IRIS: Inverse Rendering of Indoor Scenes from Low Dynamic Range Images
Chih-Hao Lin, Jia-Bin Huang, Zhengqin Li, Zhao Dong, Christian Richardt, Tuotuo Li, Michael Zollhöfer, Johannes Kopf, Shenlong Wang, Changil Kim
TL;DR
This work tackles inverse rendering for indoor scenes using only multi-view LDR images by explicitly modeling the HDR-to-LDR camera response and tone-mapping. The proposed IRIS framework recovers spatially varying HDR lighting, Cook–Torrance BRDFs via a neural field, and a learnable CRF, through a staged optimization that initializes BRDF, restores HDR emission, bakes shading, and jointly refines materials and CRF. It demonstrates superior performance over HDR-dependent baselines and LDR-only methods on real and synthetic data, enabling photorealistic relighting and object insertion with realistic reflections and shadows. The practical impact lies in making high-quality inverse rendering accessible with casual capture workflows and standard devices.
Abstract
Inverse rendering seeks to recover 3D geometry, surface material, and lighting from captured images, enabling advanced applications such as novel-view synthesis, relighting, and virtual object insertion. However, most existing techniques rely on high dynamic range (HDR) images as input, limiting accessibility for general users. In response, we introduce IRIS, an inverse rendering framework that recovers the physically based material, spatially-varying HDR lighting, and camera response functions from multi-view, low-dynamic-range (LDR) images.
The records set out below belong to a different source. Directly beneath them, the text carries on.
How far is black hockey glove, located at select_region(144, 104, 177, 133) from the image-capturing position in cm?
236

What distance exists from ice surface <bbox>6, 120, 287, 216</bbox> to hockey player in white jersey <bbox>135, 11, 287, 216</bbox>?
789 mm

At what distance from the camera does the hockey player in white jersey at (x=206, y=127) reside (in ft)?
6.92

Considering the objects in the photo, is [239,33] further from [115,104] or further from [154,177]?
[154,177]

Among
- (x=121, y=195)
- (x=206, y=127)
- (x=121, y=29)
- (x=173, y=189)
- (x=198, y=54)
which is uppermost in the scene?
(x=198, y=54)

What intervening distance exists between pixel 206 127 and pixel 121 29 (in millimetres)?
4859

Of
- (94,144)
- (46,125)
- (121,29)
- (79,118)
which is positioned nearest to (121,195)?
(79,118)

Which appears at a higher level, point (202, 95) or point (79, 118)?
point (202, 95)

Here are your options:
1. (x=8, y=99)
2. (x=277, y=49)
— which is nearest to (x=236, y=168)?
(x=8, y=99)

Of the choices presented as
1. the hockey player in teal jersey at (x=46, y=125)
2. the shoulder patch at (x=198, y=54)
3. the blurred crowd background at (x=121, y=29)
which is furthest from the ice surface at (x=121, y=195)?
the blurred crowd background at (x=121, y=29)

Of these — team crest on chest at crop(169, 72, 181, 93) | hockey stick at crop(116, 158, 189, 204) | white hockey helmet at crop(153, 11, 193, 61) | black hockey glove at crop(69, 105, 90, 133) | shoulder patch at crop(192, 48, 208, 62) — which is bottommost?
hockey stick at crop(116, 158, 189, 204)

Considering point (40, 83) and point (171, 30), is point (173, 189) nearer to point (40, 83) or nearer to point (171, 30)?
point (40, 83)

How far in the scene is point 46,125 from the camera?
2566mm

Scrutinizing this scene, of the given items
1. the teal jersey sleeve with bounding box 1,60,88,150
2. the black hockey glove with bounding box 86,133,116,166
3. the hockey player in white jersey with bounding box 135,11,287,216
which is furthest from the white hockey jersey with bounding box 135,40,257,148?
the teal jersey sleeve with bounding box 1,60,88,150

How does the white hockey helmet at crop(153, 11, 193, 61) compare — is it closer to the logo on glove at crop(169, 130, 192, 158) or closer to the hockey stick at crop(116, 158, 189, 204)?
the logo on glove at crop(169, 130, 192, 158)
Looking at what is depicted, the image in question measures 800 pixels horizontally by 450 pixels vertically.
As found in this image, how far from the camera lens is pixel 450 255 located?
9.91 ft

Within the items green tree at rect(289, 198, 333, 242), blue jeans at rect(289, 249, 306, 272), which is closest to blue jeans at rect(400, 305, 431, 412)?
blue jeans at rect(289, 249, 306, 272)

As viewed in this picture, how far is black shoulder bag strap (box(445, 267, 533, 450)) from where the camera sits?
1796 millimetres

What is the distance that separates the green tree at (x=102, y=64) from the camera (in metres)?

By eliminating the dependence on HDR input, we make inverse rendering technology more accessible. We evaluate our approach on real-world and synthetic scenes and compare it with state-of-the-art methods. Our results show that IRIS effectively recovers HDR lighting, accurate material, and plausible camera response functions, supporting photorealistic relighting and object insertion.